Все снова расхохотались. Я подумал, что если всех смеющихся в мире собрать вместе, то смех звучал бы именно так.
— Да, точно, — сказал Стив. — Это племянник Чаза!
— Сын Рут?
— Да нет, второй сестры! Твою мать зовут Дороти, так?
Я кивнул.
— Как тебя зовут, сынок?
У Стива был роскошный голос. Теплый голос, в котором как будто перекатывались камушки.
— Джей Ар.
— Джей Ар? — Он искоса посмотрел на меня. — Что это значит? Как твое полное имя?
— Это и есть полное имя.
— Правда? — Подняв бровь, Стив взглянул на бармена. — Каждое имя что-то значит.
Мои глаза широко раскрылись. Я никогда об этом не задумывался.

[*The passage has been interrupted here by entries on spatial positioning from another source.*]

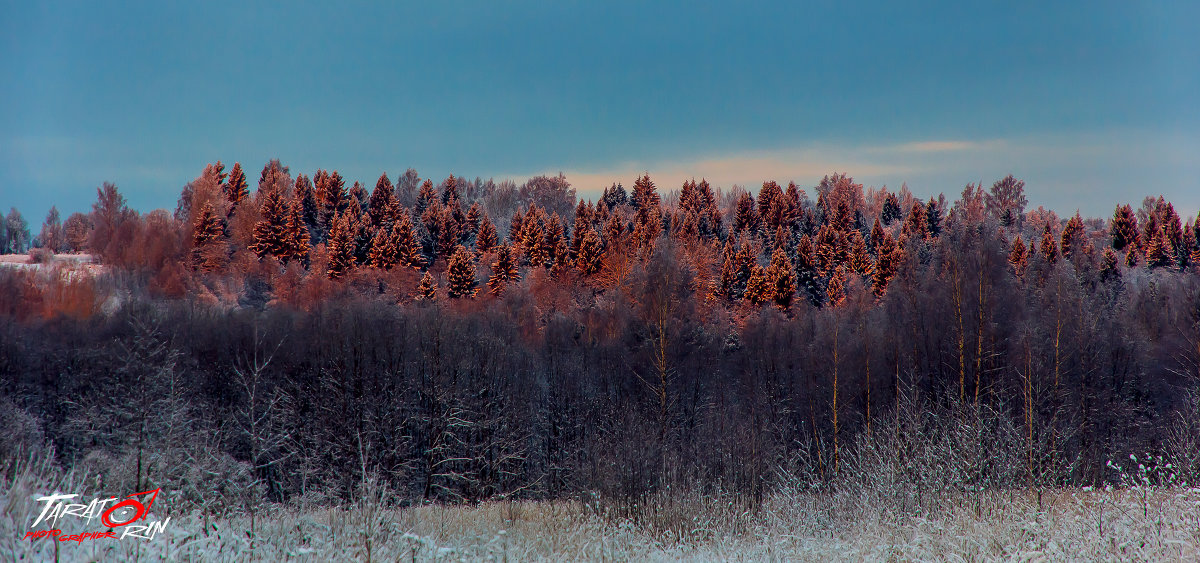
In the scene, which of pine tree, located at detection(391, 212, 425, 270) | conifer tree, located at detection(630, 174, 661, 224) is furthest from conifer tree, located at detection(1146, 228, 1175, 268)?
pine tree, located at detection(391, 212, 425, 270)

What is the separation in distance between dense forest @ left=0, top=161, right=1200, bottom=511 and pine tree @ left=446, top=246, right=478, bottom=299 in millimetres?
239

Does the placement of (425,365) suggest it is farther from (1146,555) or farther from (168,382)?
(1146,555)

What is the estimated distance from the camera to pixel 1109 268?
83.9 meters

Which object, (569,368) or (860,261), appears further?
(860,261)

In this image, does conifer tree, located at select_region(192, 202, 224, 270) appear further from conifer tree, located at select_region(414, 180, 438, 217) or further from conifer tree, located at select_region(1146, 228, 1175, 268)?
conifer tree, located at select_region(1146, 228, 1175, 268)

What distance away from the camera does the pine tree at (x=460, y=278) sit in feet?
239

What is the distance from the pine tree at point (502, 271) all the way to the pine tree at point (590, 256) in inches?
329

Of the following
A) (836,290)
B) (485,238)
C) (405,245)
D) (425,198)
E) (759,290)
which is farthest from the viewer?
(425,198)

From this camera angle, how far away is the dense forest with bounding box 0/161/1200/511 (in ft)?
85.4

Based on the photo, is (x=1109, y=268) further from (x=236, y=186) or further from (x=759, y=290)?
(x=236, y=186)

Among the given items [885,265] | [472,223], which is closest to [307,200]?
[472,223]

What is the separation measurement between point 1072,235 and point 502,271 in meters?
77.2

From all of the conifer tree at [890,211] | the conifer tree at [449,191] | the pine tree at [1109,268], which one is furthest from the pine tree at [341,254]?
the conifer tree at [890,211]

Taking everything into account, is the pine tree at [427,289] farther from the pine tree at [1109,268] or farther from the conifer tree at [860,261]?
the pine tree at [1109,268]
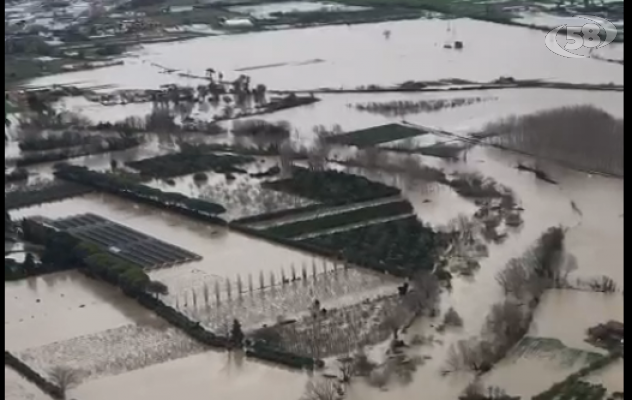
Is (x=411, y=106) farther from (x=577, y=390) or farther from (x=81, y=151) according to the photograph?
(x=577, y=390)

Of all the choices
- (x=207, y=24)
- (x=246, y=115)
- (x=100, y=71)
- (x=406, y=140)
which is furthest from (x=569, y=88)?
(x=100, y=71)

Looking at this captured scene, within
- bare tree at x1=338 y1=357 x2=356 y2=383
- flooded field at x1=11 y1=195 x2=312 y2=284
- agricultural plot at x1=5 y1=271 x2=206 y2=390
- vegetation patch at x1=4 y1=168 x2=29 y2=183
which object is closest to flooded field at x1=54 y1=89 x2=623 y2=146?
vegetation patch at x1=4 y1=168 x2=29 y2=183

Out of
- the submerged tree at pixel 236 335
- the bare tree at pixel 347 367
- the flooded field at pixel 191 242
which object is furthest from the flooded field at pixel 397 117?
the bare tree at pixel 347 367

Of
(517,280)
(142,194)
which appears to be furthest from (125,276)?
(517,280)

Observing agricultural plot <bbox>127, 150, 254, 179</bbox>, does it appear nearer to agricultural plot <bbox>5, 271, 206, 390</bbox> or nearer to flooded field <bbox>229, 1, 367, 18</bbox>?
agricultural plot <bbox>5, 271, 206, 390</bbox>

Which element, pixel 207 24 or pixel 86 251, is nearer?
pixel 86 251
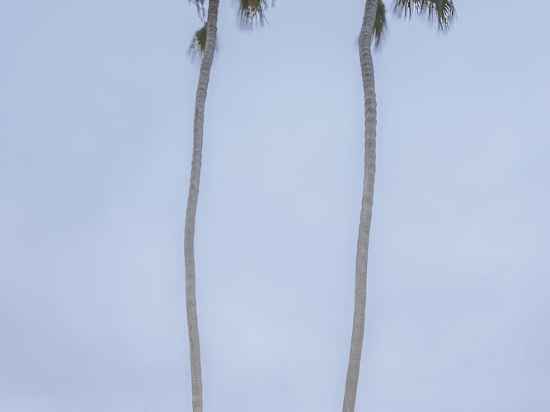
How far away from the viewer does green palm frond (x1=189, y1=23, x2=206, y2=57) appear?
2641 cm

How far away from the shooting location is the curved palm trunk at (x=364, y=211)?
20344mm

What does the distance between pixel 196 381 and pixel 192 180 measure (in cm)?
434

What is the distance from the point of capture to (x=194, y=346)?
22.4 metres

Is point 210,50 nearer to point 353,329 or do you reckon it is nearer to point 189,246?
point 189,246

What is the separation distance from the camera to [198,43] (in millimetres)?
26578

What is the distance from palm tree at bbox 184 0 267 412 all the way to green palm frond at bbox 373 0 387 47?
275cm

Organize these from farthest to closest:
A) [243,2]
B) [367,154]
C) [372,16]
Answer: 1. [243,2]
2. [372,16]
3. [367,154]

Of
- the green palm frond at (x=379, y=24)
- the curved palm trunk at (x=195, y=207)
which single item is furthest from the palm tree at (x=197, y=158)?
the green palm frond at (x=379, y=24)

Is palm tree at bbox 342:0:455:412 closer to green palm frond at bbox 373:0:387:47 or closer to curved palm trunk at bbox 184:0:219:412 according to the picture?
green palm frond at bbox 373:0:387:47

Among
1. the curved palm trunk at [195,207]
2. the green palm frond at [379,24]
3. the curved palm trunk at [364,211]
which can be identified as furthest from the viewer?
the green palm frond at [379,24]

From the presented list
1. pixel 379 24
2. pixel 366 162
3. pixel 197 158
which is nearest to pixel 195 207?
pixel 197 158

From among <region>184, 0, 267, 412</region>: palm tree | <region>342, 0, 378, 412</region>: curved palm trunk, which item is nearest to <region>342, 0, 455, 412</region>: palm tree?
<region>342, 0, 378, 412</region>: curved palm trunk

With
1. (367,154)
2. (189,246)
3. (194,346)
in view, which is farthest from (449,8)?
(194,346)

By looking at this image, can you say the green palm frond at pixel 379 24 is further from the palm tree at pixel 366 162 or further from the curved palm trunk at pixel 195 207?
the curved palm trunk at pixel 195 207
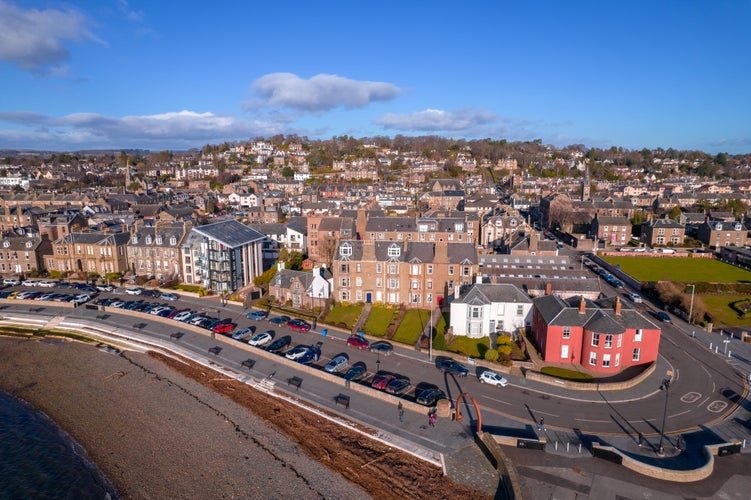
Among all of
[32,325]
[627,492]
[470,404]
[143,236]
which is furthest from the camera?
[143,236]

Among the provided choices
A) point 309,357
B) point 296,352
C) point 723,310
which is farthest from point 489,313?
point 723,310

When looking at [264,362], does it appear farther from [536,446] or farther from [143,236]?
[143,236]

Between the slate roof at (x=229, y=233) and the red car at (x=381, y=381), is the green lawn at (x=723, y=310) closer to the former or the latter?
the red car at (x=381, y=381)

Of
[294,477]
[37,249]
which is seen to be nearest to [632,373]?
[294,477]

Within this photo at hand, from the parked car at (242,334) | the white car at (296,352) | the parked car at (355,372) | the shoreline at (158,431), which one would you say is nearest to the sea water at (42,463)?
the shoreline at (158,431)

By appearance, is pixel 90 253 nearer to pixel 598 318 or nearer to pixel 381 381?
pixel 381 381
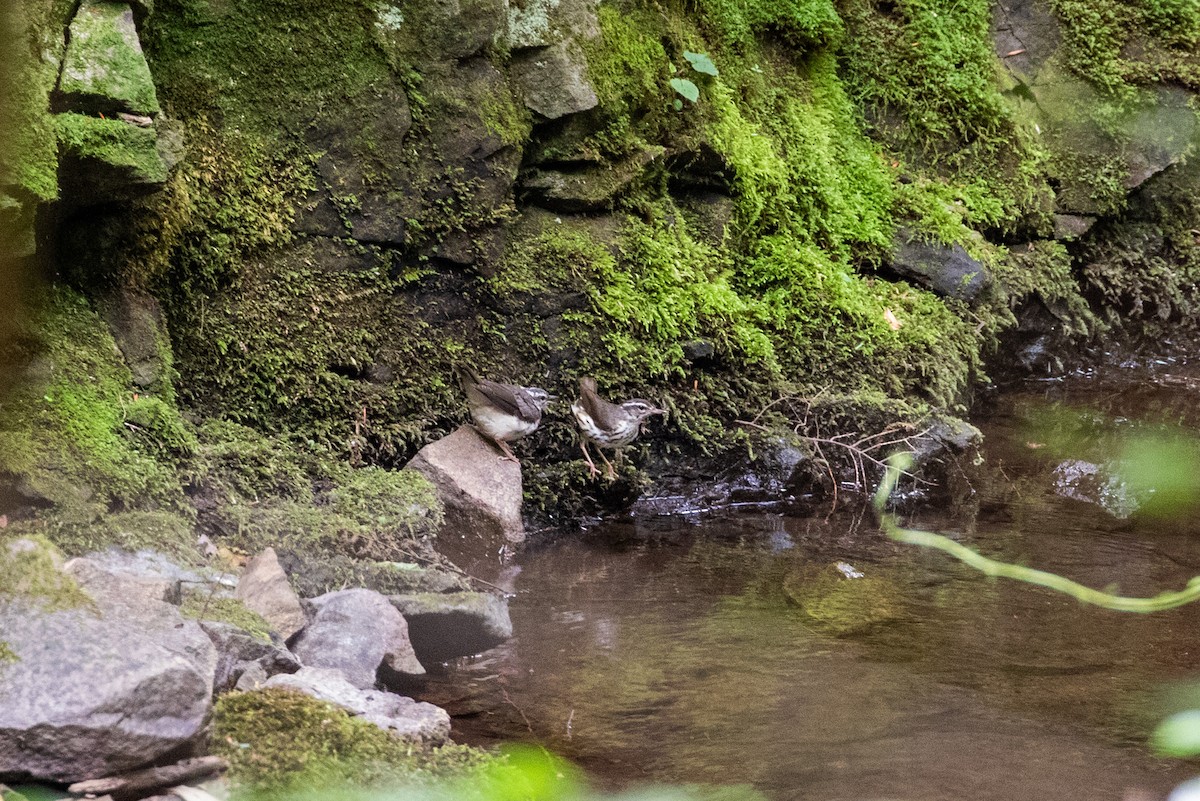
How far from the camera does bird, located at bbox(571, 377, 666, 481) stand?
5355 millimetres

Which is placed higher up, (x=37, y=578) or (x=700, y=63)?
(x=700, y=63)

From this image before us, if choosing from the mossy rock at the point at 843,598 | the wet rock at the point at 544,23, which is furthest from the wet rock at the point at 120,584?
the wet rock at the point at 544,23

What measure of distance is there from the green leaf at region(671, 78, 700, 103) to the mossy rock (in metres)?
2.95

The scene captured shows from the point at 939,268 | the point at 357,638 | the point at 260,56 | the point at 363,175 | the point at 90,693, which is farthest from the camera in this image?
the point at 939,268

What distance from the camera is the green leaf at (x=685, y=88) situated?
239 inches

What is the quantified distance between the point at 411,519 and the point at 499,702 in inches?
55.8

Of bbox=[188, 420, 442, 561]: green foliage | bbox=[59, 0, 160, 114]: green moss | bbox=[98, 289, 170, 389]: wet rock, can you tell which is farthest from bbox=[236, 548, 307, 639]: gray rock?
bbox=[59, 0, 160, 114]: green moss

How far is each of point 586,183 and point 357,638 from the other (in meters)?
3.18

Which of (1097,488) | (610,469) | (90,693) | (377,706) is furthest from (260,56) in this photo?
(1097,488)

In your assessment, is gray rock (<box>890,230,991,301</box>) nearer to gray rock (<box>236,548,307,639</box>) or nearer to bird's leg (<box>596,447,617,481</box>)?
bird's leg (<box>596,447,617,481</box>)

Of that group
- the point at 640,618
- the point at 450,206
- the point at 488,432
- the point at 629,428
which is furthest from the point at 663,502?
the point at 450,206

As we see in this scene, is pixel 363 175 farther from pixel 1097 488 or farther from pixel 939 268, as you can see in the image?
pixel 1097 488

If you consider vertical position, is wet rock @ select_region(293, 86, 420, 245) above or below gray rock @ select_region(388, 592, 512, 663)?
above

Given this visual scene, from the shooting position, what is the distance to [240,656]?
10.1 ft
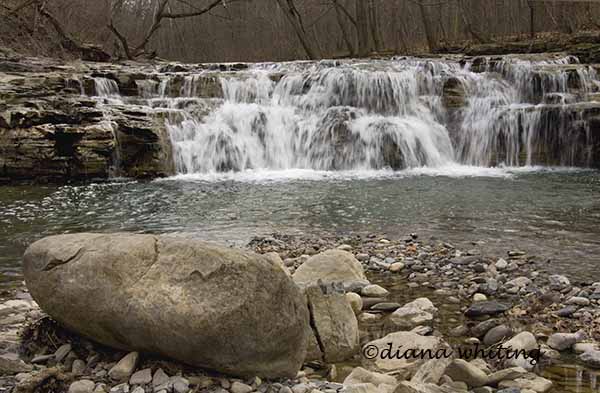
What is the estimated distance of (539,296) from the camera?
4309 mm

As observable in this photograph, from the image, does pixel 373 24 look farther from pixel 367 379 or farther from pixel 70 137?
pixel 367 379

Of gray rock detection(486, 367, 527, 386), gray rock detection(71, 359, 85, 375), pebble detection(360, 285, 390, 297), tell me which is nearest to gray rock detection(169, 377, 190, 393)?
gray rock detection(71, 359, 85, 375)

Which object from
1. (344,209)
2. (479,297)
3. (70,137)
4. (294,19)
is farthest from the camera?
(294,19)

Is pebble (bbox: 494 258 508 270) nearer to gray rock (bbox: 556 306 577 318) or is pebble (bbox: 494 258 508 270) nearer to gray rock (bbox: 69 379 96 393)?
gray rock (bbox: 556 306 577 318)

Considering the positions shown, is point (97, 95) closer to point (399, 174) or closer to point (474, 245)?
point (399, 174)

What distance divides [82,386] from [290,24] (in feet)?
102

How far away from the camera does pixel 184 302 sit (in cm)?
269

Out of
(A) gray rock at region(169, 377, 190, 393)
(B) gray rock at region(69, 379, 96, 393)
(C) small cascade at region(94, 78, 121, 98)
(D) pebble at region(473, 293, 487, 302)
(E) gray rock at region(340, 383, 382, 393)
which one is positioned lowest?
(D) pebble at region(473, 293, 487, 302)

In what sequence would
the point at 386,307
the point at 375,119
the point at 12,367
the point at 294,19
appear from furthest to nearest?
the point at 294,19 < the point at 375,119 < the point at 386,307 < the point at 12,367

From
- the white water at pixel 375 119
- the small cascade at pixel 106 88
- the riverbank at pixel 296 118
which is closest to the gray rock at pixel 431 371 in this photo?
the white water at pixel 375 119

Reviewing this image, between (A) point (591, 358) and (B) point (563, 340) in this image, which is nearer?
(A) point (591, 358)

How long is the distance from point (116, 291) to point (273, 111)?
39.0ft

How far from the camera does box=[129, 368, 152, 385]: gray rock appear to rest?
104 inches

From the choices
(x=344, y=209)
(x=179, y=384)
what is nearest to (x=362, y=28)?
(x=344, y=209)
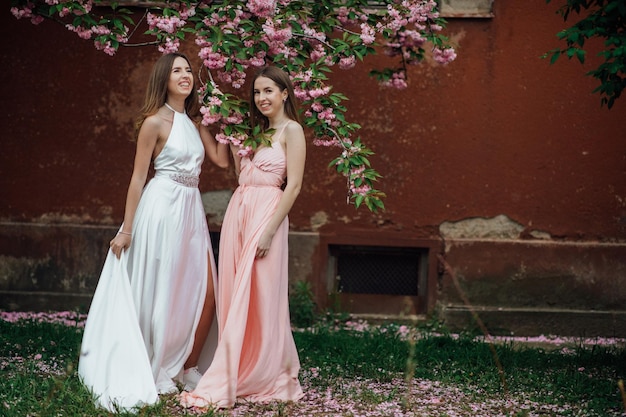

— Тебе нужно придумать прозвище, если ты собираешься ходить в «Диккенс», — сказал Стив. — В следующий раз, когда придешь, подготовь прозвище, или нам придется самим его придумать.
— Что ты читаешь? — спросила дама с розовыми губами.
Я протянул ей книгу.
— Мои… нудные биографии, — произнесла она.
— Это про известных мужчин, — сказал я.
— Я-то думал, это ты написала книгу о мужчинах, — обратился Стив к женщине. Та захихикала.
Бармен порылся под стойкой и достал пачку «Мальборо». Он протянул мне сигареты, и я сделал шаг вперед. Все наблюдали за тем, как я положил доллар на барную стойку, взял сигареты и медленно пошел назад.
— Заходи еще, пацан, — сказал Бобо.
Опять раздался взрыв хохота, за ним еще один. Смех был таким громким, что никто не услышал моего ответа.
— Я приду.
10
ЗАПАСНОЙ ЗАЩИТНИК
Тетя Рут сняла свое эмбарго приблизительно в то же время, когда арабы сняли свое. Мне снова было позволено навещать Макграу и двоюродных сестер. После школы я бежал по Пландом-роуд за Макграу, а потом мы неслись на Мемориальное поле играть в салки или к пруду ловить рыбу в безумном восторге оттого, что мы снова вместе. Но через несколько недель случилось нечто намного хуже эмбарго. Это было эмбарго, облава и похищение вместе взятые. Тетя Рут решила переехать с детьми в Аризону. Тетя небрежно сообщила нам новость, когда они с бабушкой пили кофе в кухне. Она сказала, что ее детям лучше будет «на западе». Горы. Синее небо. Там воздух как вино, а зимы похожи на весны.